Supplementary code for the manuscript: Central Limit Theorems for Sample Average Approximations in Stochastic Optimal Control

This repository contains supplementary code for the manuscript

Johannes Milz and Alexander Shapiro, "Central Limit Theorems for Sample Average Approximations in Stochastic Optimal Control", 2025.

Abstract

We establish central limit theorems for the Sample Average Approximation (SAA) method in discrete-time, finite-horizon Stochastic Optimal Control.
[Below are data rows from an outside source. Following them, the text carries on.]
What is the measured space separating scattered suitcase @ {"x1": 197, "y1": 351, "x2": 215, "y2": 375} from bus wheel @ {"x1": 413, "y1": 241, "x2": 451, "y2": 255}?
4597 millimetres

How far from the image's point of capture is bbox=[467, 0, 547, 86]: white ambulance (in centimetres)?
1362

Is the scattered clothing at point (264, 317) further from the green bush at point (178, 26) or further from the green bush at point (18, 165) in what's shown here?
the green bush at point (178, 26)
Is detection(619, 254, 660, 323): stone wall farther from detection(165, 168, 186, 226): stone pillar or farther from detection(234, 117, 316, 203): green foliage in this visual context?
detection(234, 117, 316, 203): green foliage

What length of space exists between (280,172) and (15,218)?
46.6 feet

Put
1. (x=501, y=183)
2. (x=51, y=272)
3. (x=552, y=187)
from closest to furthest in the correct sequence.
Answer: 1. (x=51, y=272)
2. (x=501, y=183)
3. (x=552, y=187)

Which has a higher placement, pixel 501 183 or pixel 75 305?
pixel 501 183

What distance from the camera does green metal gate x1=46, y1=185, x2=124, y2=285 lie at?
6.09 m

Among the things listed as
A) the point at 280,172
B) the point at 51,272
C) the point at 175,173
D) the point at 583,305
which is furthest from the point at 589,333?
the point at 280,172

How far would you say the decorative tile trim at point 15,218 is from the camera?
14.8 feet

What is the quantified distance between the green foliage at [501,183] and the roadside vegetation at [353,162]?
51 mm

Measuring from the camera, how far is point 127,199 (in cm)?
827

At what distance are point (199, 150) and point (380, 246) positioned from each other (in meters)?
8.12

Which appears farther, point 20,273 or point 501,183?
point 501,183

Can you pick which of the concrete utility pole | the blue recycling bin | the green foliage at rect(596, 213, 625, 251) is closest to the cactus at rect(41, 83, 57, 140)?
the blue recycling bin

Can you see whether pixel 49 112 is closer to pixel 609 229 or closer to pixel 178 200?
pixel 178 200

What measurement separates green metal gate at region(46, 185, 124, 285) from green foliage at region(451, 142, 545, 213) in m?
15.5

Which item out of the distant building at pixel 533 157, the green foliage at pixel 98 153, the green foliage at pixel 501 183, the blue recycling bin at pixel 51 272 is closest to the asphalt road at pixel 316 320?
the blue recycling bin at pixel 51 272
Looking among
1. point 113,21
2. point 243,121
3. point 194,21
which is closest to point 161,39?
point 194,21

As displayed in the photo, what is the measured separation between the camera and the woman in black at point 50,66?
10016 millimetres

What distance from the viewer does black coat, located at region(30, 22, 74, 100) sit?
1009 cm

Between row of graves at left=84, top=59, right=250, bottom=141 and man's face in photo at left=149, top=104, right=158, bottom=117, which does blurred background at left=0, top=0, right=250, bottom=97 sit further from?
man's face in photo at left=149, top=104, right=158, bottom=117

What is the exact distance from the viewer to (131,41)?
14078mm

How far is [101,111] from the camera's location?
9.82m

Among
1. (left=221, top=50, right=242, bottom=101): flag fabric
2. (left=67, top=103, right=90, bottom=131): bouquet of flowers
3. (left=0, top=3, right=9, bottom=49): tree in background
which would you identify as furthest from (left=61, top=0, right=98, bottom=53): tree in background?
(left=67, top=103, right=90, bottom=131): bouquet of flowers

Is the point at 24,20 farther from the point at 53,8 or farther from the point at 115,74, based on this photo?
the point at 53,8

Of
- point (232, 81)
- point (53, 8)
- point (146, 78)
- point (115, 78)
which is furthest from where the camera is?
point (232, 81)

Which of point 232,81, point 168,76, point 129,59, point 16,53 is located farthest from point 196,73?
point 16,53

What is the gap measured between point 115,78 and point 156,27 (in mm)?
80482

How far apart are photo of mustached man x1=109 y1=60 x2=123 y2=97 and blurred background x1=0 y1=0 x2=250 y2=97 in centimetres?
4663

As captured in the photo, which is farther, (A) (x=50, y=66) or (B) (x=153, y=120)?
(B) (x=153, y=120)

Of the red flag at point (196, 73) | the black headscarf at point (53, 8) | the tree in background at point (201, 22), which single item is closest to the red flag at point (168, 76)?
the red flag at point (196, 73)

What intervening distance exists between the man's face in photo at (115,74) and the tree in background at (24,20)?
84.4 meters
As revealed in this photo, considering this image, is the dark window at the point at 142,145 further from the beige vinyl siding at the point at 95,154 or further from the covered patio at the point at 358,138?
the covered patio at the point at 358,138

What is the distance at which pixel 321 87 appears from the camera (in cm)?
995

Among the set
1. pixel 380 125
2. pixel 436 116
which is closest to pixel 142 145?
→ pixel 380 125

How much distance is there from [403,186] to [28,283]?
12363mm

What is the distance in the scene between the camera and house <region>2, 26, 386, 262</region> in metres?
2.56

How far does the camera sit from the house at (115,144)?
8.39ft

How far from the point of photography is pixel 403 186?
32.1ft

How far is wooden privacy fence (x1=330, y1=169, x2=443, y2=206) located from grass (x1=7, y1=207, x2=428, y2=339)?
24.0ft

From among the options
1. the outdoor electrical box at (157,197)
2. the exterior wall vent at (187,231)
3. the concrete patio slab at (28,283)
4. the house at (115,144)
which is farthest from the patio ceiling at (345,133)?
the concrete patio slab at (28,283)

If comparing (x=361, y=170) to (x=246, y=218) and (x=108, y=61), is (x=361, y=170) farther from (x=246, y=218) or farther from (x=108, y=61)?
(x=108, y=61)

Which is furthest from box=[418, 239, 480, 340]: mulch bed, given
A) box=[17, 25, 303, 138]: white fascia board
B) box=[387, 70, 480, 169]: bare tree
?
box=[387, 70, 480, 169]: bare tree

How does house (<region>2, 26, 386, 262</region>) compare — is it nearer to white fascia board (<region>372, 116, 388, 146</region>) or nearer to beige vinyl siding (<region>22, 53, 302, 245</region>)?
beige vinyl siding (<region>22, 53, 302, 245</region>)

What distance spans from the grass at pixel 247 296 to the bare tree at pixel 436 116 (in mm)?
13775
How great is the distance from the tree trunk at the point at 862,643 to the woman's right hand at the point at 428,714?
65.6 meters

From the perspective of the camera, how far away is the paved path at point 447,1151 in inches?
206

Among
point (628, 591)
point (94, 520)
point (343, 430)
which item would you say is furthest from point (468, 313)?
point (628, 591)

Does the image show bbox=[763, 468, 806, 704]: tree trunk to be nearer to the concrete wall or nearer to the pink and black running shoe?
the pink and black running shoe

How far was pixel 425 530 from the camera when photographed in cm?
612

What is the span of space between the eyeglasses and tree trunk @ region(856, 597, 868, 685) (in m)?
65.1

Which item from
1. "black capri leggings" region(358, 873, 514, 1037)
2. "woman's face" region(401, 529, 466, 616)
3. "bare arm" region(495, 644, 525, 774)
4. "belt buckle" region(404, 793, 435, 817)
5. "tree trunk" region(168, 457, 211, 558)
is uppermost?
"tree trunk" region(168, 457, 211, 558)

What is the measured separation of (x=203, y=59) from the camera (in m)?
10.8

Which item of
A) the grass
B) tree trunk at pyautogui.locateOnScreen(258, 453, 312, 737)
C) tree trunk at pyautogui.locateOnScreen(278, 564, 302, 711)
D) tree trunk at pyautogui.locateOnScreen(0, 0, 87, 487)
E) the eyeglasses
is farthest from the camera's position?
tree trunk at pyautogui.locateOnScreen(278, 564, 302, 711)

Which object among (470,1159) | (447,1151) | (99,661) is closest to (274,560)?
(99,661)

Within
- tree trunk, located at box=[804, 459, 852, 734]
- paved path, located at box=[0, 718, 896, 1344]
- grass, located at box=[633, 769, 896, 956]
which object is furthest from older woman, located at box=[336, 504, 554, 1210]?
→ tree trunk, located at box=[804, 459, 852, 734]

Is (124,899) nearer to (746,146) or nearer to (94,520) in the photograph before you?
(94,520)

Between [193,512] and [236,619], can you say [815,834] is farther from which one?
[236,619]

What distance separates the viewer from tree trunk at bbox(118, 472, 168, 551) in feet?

Using the dynamic programming principle and backward induction, we characterize the limiting distributions of the SAA value functions. The asymptotic variance at each stage decomposes into two components: a current-stage variance arising from immediate randomness, and a propagated future variance accumulated from subsequent stages. This decomposition clarifies how statistical uncertainty propagates backward through time. Our derivation relies on a stochastic equicontinuity condition, for which we provide sufficient conditions. We illustrate the variance decomposition using the classical Linear Quadratic Regulator (LQR) problem. Although its unbounded state and control spaces violate the compactness assumptions of our framework, the LQR setting enables explicit computation and visualization of both variance components.

Installation

Dependencies

  • See requirements in requirements.txt for specific package versions.
  • Python 3.8 or higher is recommended. We have tested the code with Python 3.11.

Setup

  1. Clone the repository:

    git clone https://github.com/milzj/stochastic-control-saa-clt.git
    cd stochastic-control-saa-clt
  2. Create a virtual environment (recommended):

    python3 -m venv venv
    source venv/bin/activate 
  3. Install dependencies:

    python3 -m pip install -r requirements.txt

    Or

    pip install -r requirements.txt

Replicating results

Navigate to the scripts directory

cd scripts

and run the scripts:

python3 plot_true_variance.py && python3 plot_histograms_qqplots.py

License

This project is licensed under the MIT License.

Acknowledgments

GitHub Copilot (with Claude Sonnet 4 and Gemini 2.5 Pro) and Gemini's 2.5 Pro model have been used to assist in code generation and documentation.

Contact

For questions or issues, please open an issue on GitHub.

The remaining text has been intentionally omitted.